--- Текст ---

•••

Прихожу как-то домой с работы, а в соседней комнате уже новенькие два мужика. «Как вы здесь оказались и кто вы?» – спрашиваю. «Ваши новые соседи», – отвечают, а глазенки бегают. Я-то знала, Мария Ильинична уехала в деревню к брату. Позвонила в милицию. Забрали мерзавцев вместе с набитыми мешками.
Моя знакомая по работе в Кремле заметила, что быстрее всех улизнуло партийное чиновничество среднего звена, еще недавно призывавшее сражаться до последнего.
Потоки машин шли и шли из Москвы в сторону Горького. Были случаи, когда отчаявшиеся люди вытаскивали из салонов «государственных мужей», а машины переворачивали.
– Не страшно было?
– Страшно, сынок, очень страшно было поначалу, а потом как-то все к концу года стало улаживаться, успокаиваться, вера у людей появилась, что эту коричневую гадину армия и народ раздавят.
– Чем занимались в свободное время от работы?
– Ездили на рытье окопов и противотанковых рвов, тушили с соседями зажигалки на крышах домов, ходила дружинницей по городу…»
17 октября по радио выступил А.С.Щербаков. В конце своего выступления буквально выкрикнул: «Провокаторы будут пытаться сеять панику. Не верьте слухам!»
К 18-му порядок в Москве был восстановлен.
Понятно, руководству страны надо было что-то делать, чтобы затушить очаги паники и грабежей.
19 октября Сталин подписал постановление ГКО «О введении в Москве и прилегающих к городу районах осадного положения». В постановлении говорилось:
«Охрану строжайшего порядка в городе и в пригородных районах возложить на коменданта города Москвы генерал-майора т. Синилова, для чего в распоряжение коменданта предоставить войска внутренней охраны НКВД, милицию и добровольческие рабочие отряды. Нарушителей порядка немедля привлекать к ответственности с передачей суду военного трибунала, а провокаторов, шпионов и прочих агентов врага, призывающих к нарушению порядка, расстреливать на месте».

•••

--- Исходные данные ---
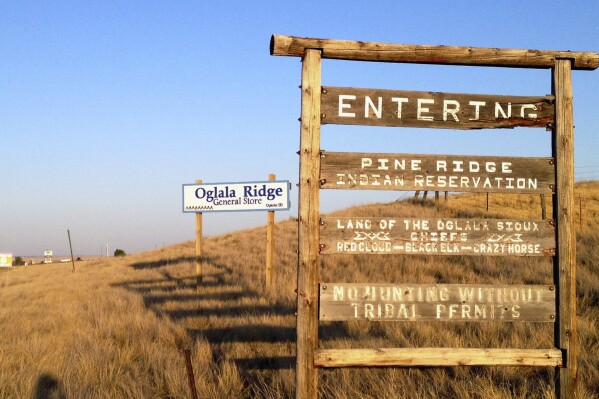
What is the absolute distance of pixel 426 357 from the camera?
5.14 meters

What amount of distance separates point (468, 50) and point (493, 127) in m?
0.80

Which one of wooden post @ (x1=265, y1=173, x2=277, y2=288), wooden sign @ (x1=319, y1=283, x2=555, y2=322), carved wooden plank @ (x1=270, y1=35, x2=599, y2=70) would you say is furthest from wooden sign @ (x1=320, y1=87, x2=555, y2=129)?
wooden post @ (x1=265, y1=173, x2=277, y2=288)

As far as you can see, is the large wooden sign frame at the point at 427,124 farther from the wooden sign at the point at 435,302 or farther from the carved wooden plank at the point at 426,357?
the wooden sign at the point at 435,302

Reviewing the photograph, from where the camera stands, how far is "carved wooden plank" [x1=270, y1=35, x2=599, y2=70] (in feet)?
17.2

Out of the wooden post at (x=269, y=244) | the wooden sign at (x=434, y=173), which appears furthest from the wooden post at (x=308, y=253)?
the wooden post at (x=269, y=244)

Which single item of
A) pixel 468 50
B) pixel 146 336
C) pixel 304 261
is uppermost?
pixel 468 50

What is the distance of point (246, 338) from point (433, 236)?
14.0ft

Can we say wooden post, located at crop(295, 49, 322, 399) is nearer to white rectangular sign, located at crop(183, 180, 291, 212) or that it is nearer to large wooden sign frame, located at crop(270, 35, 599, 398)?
large wooden sign frame, located at crop(270, 35, 599, 398)

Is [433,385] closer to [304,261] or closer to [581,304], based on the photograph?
[304,261]

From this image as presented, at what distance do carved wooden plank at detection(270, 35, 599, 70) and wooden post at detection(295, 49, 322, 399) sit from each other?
0.53 meters

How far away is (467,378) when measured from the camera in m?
5.79

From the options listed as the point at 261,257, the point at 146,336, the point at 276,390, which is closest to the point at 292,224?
the point at 261,257

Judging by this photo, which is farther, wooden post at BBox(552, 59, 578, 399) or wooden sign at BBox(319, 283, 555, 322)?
wooden post at BBox(552, 59, 578, 399)

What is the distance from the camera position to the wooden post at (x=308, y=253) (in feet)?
16.8
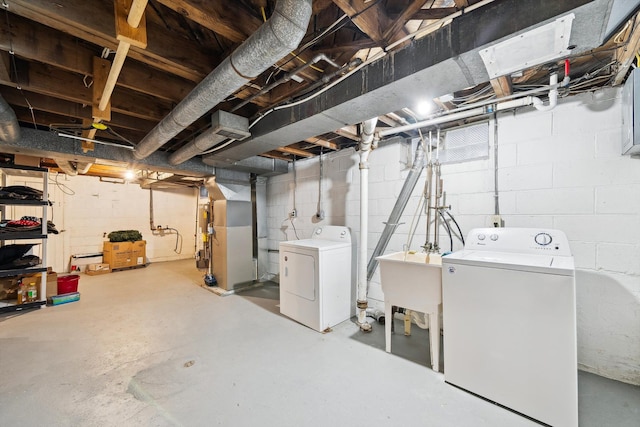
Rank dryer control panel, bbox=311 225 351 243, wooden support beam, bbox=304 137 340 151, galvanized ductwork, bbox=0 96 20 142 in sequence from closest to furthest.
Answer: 1. galvanized ductwork, bbox=0 96 20 142
2. wooden support beam, bbox=304 137 340 151
3. dryer control panel, bbox=311 225 351 243

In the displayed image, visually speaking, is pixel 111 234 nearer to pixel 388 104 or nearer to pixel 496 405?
pixel 388 104

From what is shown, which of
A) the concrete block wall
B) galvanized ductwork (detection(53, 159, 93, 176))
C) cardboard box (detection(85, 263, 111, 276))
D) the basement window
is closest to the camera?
the basement window

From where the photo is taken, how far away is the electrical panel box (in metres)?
1.57

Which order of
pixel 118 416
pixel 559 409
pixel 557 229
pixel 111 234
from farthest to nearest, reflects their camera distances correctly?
1. pixel 111 234
2. pixel 557 229
3. pixel 118 416
4. pixel 559 409

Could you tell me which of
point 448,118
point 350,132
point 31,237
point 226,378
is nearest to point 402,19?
point 448,118

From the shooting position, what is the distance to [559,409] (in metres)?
1.50

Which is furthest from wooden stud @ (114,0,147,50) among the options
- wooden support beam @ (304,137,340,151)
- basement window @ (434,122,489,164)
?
basement window @ (434,122,489,164)

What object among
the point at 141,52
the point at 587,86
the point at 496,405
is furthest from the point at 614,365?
the point at 141,52

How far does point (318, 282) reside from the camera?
278cm

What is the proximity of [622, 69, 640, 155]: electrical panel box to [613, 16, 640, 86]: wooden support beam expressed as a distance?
0.22 ft

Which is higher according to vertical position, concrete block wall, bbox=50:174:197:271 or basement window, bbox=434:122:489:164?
basement window, bbox=434:122:489:164

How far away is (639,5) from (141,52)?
95.9 inches

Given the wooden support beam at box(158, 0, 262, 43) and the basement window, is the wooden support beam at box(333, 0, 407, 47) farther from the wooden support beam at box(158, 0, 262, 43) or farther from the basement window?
the basement window

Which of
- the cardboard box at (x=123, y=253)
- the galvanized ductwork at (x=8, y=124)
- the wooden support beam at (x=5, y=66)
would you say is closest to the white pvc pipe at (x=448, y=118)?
the wooden support beam at (x=5, y=66)
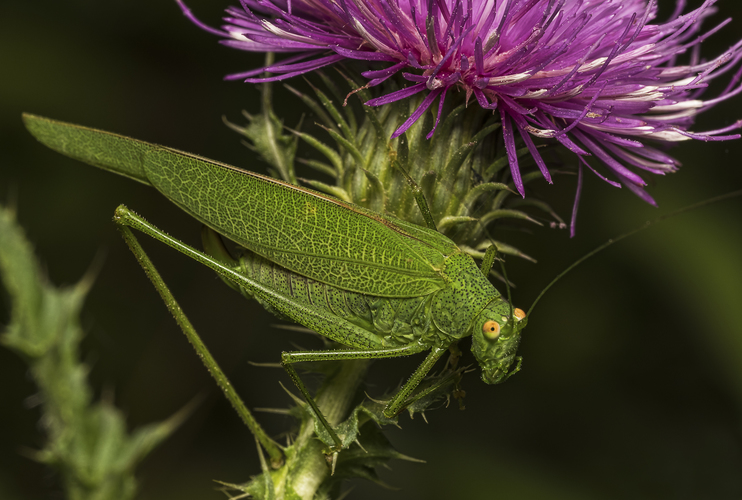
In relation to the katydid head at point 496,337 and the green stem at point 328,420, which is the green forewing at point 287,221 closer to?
the katydid head at point 496,337

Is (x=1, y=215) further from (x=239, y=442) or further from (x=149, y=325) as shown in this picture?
(x=239, y=442)

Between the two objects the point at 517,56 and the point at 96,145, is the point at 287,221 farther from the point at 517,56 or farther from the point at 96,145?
the point at 517,56

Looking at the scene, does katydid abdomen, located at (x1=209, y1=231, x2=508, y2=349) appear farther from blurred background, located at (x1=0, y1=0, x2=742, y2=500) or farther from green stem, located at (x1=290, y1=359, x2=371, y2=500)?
blurred background, located at (x1=0, y1=0, x2=742, y2=500)

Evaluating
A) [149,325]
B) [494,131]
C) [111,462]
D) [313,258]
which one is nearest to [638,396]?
[494,131]

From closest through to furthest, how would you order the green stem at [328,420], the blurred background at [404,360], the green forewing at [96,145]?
1. the green forewing at [96,145]
2. the green stem at [328,420]
3. the blurred background at [404,360]

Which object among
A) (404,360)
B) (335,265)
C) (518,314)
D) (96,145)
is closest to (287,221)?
(335,265)

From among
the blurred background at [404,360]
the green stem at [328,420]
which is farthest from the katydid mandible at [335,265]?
the blurred background at [404,360]

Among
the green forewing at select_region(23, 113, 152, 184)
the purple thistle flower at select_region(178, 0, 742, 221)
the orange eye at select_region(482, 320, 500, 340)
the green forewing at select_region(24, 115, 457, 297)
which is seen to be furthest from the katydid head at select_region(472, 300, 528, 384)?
the green forewing at select_region(23, 113, 152, 184)
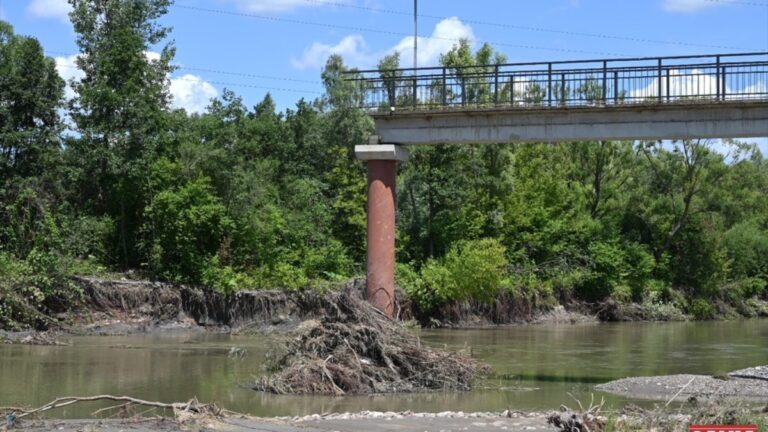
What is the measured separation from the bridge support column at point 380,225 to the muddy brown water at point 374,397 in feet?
12.2

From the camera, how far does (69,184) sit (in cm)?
4116

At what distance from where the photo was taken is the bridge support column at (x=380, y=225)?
3092 centimetres

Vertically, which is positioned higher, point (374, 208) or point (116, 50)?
point (116, 50)

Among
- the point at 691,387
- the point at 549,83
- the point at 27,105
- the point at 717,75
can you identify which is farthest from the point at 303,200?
the point at 691,387

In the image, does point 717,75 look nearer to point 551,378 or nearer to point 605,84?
point 605,84

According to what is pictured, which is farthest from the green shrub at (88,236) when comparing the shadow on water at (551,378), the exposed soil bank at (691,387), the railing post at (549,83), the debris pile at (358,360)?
the exposed soil bank at (691,387)

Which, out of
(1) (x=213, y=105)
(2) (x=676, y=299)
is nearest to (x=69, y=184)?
(1) (x=213, y=105)

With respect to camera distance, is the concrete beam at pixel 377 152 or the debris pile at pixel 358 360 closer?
the debris pile at pixel 358 360

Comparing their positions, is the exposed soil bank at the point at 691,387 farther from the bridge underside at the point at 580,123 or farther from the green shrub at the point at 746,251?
the green shrub at the point at 746,251

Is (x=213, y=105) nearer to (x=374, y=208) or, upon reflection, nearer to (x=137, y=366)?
(x=374, y=208)

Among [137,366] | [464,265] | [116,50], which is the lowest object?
[137,366]

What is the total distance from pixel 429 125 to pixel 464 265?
13.4 metres

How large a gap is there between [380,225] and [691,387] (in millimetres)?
12258

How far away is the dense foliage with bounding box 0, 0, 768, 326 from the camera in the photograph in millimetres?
40219
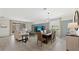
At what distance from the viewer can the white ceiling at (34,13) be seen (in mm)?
1835

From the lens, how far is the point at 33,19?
1.87 meters

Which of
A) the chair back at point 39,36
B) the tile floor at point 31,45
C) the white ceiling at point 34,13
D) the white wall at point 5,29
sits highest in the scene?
the white ceiling at point 34,13

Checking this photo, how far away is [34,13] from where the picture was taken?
1863 mm

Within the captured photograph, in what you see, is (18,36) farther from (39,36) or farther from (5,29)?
(39,36)

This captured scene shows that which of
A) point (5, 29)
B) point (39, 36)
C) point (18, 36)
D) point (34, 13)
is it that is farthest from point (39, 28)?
point (5, 29)

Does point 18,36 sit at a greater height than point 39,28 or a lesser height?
lesser

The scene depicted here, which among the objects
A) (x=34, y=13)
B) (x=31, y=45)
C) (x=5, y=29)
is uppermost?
(x=34, y=13)

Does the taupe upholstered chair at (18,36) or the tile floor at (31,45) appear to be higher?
the taupe upholstered chair at (18,36)

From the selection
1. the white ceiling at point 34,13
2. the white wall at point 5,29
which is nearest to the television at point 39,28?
the white ceiling at point 34,13

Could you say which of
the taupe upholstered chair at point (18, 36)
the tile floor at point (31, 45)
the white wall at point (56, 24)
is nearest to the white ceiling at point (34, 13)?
the white wall at point (56, 24)

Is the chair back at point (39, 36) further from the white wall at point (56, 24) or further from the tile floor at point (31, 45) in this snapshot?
the white wall at point (56, 24)

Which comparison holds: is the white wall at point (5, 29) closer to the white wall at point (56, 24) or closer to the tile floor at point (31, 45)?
the tile floor at point (31, 45)
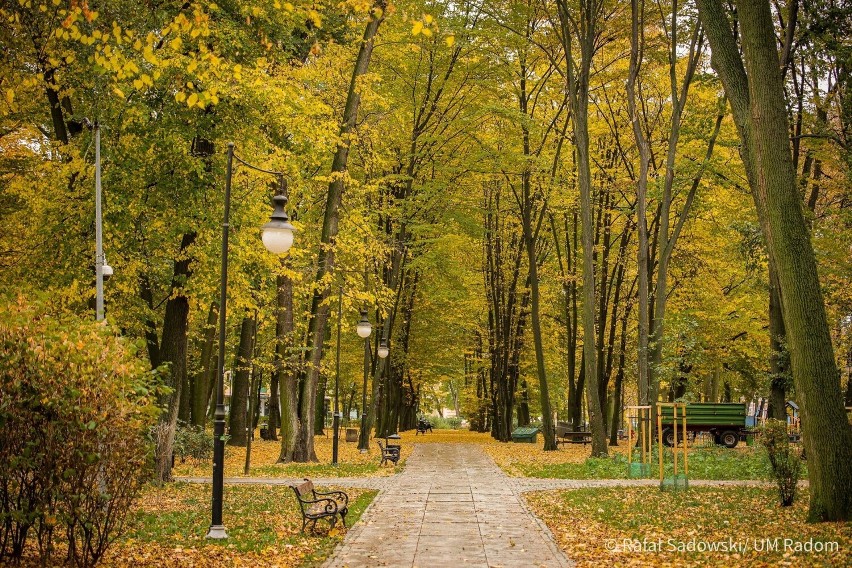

•••

--- Задания ---
- 1) Повторите слово в слово фрагмент текста от слов «Моя знакомая по» вниз до слов «и народ раздавят.» включительно.
- 2) Воспроизведите без изменений строки перечня: всё от строки со словами «Is [433,385] closer» вниз до строки со словами «0.53 meters», включая обе эти строки.

--- Ответы ---
- 1)
Моя знакомая по работе в Кремле заметила, что быстрее всех улизнуло партийное чиновничество среднего звена, еще недавно призывавшее сражаться до последнего.
Потоки машин шли и шли из Москвы в сторону Горького. Были случаи, когда отчаявшиеся люди вытаскивали из салонов «государственных мужей», а машины переворачивали.
– Не страшно было?
– Страшно, сынок, очень страшно было поначалу, а потом как-то все к концу года стало улаживаться, успокаиваться, вера у людей появилась, что эту коричневую гадину армия и народ раздавят.

- 2)
Is [433,385] closer to [304,261] or closer to [581,304], based on the photograph?
[304,261]

From this image as presented, at what distance do carved wooden plank at detection(270, 35, 599, 70) and wooden post at detection(295, 49, 322, 399) sit from each other?
0.53 meters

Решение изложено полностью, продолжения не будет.